Recall our deletion algorithm for binary search trees: if the value to be deleted is in a node having two subtrees, we would replace the value with the largest value in its left subtree and then delete the node in the left subtree that had contained the largest value (we are guaranteed that this node will be easy to delete).
We will use a similar strategy to delete a value from a B-tree. If the value to be deleted does not occur in a leaf, we replace it with the largest value in its left subtree and then proceed to delete that value from the node that originally contained it. For example, if we wished to delete 67 from the above tree, we would find the largest value in 67's left subtree, 66, replace 67 with 66, and then delete the occurrence of 66 in the left subtree. In a B-tree, the largest value in any value's left subtree is guaranteed to be in leaf. Therefore wherever the value to be deleted initially resides, the following deletion algorithm always begins at a leaf.
To delete value X from a B-tree, starting at a leaf node, there are 2 steps:
Recall that we require the root to have at least 1 value in it and all other nodes to have at least (M-1)/2 values in them. If the node has too few values, we say it has underflowed.
If underflow does not occur, then we are finished the deletion process. If it does occur, it must be fixed. The process for fixing a root is slightly different than the process for fixing the other nodes, and will be discussed afterwards.
Removing 6 causes the node it is in to underflow, as it now contains just 1 value (7). Our strategy for fixing this is to try to `borrow' values from a neighbouring node. We join together the current node and its more populous neighbour to form a `combined node' - and we must also include in the combined node the value in the parent node that is in between these two nodes.
In this example, we join node [7] with its more populous neighbour [17 22 44 45] and put `10' in between them, to create
[7 10 17 22 44 45]
How many values might there be in this combined node?
Case 1: Suppose that the neighbouring node contains more than (M-1)/2 values. In this case, the total number of values in the combined node is strictly greater than 1 + ((M-1)/2 - 1) + ((M-1)/2), i.e. it is strictly greater than (M-1). So it must contain M values or more.
We split the combined node into three pieces: Left, Middle, and Right, where Middle is a single value in the very middle of the combined node. Because the combined node has M values or more, Left and Right are guaranteed to have (M-1)/2 values each, and therefore are legitimate nodes. We replace the value we borrowed from the parent with Middle and we use Left and Right as its two children. In this case the parent's size does not change, so we are completely finished.
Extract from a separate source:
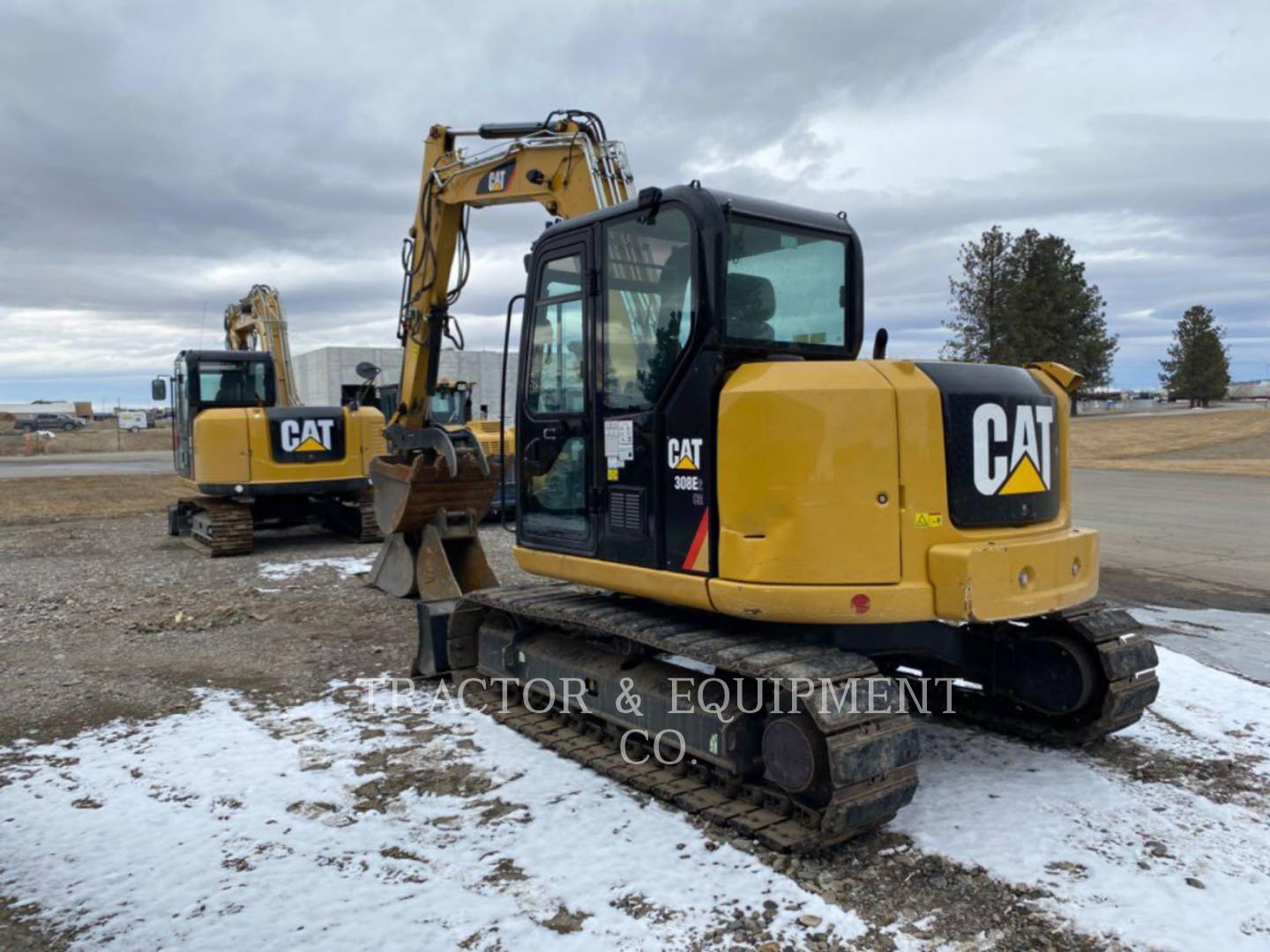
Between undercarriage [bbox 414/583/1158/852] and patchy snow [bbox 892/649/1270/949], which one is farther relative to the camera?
undercarriage [bbox 414/583/1158/852]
This is what happens in our example of deleting 6 from the tree above. The combined node [7 10 17 22 44 45] contains more than 5 values, so we split it into:
Case 2: Suppose, on the other hand, that the neighbouring node contains exactly (M-1)/2 values. Then the total number of values in the combined node is 1 + ((M-1)/2 - 1) + ((M-1)/2) = (M-1)
In this case the combined node contains the right number of values to be treated as a node. So we make it into a node and remove from the parent node the value that has been incorporated into the new, combined node. As a concrete example of this case, suppose that, in the above tree, we had deleted 3 instead of 6. The node [2 3] underflows when 3 is removed. It would be combined with its more populous neighbour [6 7] and the intervening value from the parent (5) to create the combined node [2 5 6 7]. This contains 4 values, so it can be used without further processing. The result would be:
It is very important to note that the parent node now has one fewer value. This might cause it to underflow - imagine that 5 had been the only value in the parent node. If the parent node underflows, it would be treated in exactly the same way - combined with its more populous neighbour etc. The underflow processing repeats at successive levels until no underflow occurs or until the root underflows (the processing for root-underflow is described next).
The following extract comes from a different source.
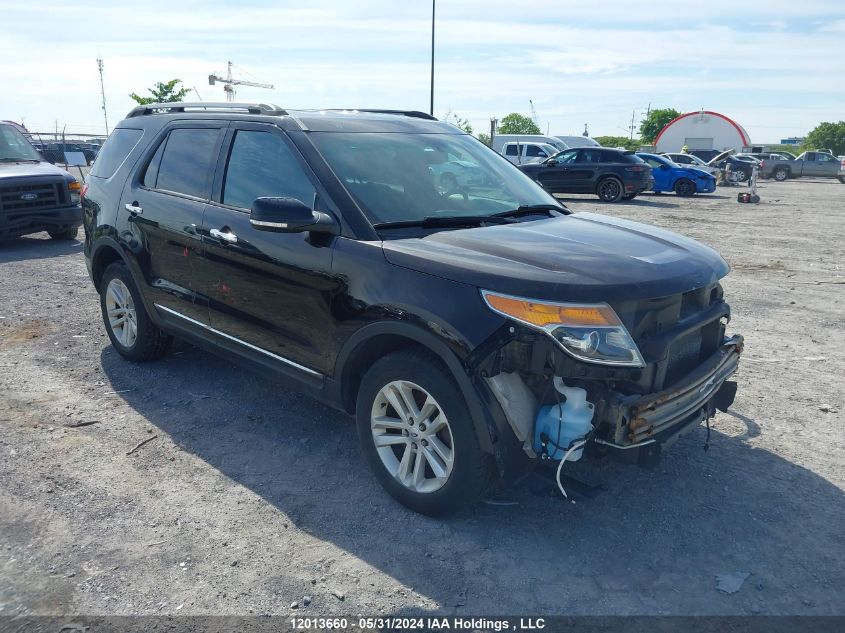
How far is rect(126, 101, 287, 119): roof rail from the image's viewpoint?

Now let us consider the root. For the root to underflow, it must have originally contained just one value, which now has been removed. If the root was also a leaf, then there is no problem: in this case the tree has become completely empty.
If the root is not a leaf, it must originally have had two subtrees (because it originally contained one value). How could it possibly underflow?
The deletion process always starts at a leaf and therefore the only way the root could have its value removed is through the Case 2 processing just described: the root's two children have been combined, along with the root's only value to form a single node. But if the root's two children are now a single node, then that node can be used as the new root, and the current root (which has underflowed) can simply be deleted.
To illustrate this, suppose we delete 7 from this B-tree (M=5):
The node [3 7] would underflow, and the combined node [3 10 18 20] would be created. This has 4 values, which is acceptable when M=5. So it would be kept as a node, and `10' would be removed from the parent node - the root. This is the only circumstance in which underflow can occur in a root that is not a leaf. The situation is this:
Clearly, the current root node, now empty, can be deleted and its child used as the new root.